Les lois de l'attraction
De quoi faire rire en coin le magnétar. Car selon les chiffres donnés par Ars Technica, l'objet développe un champ magnétique de surface de 1014 ou 1015, avec des forces 10 fois plus grandes encore en son cœur. C'est environ un billiard de fois plus que la Terre, et un milliard de fois plus que ce que l'humain sait créer.
C'est donc beaucoup, et cela aurait de bien curieuses propriétés sur votre corps si vous vous en approchiez: une telle attraction déformerait la forme même de votre matière, étirant les atomes qui vous composent jusqu'à la dissociation. L'espace-temps, le vide et la lumière eux-mêmes se voient bouleversés par la proximité d'un tel monstre.
Les magnétars ne sont pourtant pas grands –les étoiles à neutrons font en moyenne 20 kilomètres de diamètre. Ils sont en revanche d'une lourdeur record: cette petite boule suffit pour représenter deux fois la masse du Soleil, ce qui en fait les seconds objets les plus denses de l'univers, juste après les trous noirs. «Une seule cuillère à café d'étoile à neutrons pèserait environ 100 millions de tonnes», écrit ainsi Paul Sutter pour Ars Technica.
Et les radiations? Un enfer –le mot est faible. La température d'un magnétar est d'environ 20 millions de kelvins, suffisant pour produire des quantités (littéralement) astronomiques de rayons X. Mais il y a mieux encore: ceux-ci sont parfois projetés dans l'espace à une fraction non négligeable de la vitesse de la lumière par le champ magnétique colossal de la chose.

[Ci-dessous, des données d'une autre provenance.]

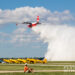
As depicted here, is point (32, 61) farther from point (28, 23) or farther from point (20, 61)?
point (28, 23)

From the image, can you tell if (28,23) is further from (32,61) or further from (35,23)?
(32,61)

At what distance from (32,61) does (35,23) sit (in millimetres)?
15556

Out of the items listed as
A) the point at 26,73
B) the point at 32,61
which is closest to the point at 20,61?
the point at 32,61

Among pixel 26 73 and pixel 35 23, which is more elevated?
pixel 35 23

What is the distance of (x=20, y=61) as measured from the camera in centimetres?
9331

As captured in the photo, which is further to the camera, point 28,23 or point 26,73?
point 28,23

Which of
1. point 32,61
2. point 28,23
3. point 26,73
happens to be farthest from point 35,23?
point 26,73

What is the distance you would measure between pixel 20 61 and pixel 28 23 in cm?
1621

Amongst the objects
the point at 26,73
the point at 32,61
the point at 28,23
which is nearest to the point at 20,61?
the point at 32,61

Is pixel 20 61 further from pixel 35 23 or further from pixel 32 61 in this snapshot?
pixel 35 23

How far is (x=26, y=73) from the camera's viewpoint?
3969 centimetres

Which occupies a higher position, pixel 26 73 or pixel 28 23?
pixel 28 23

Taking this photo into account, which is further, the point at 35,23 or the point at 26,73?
the point at 35,23

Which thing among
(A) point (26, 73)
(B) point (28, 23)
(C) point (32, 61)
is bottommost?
(A) point (26, 73)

En jouant aux auto-tamponneuses avec les photons qui se trouvent par hasard dans le coin, les rayons X ainsi fouettés par le magnétar se démultiplient. Résultat: le corps est dix fois plus lumineux que notre gros Soleil, mais ne produit ces quantités colossales de radiations qu'en faisant approximativement la taille de Manhattan.
On ne dépense pas une telle énergie sur des temps infinis: courte, la durée de vie d'un magnétar est estimée à 10.000 ans environ, et les astronomes ont pu jusqu'ici n'en observer directement que vingt-quatre, tous dans notre galaxie. Pensez à vous équiper solidement si vous souhaitez en visiter un.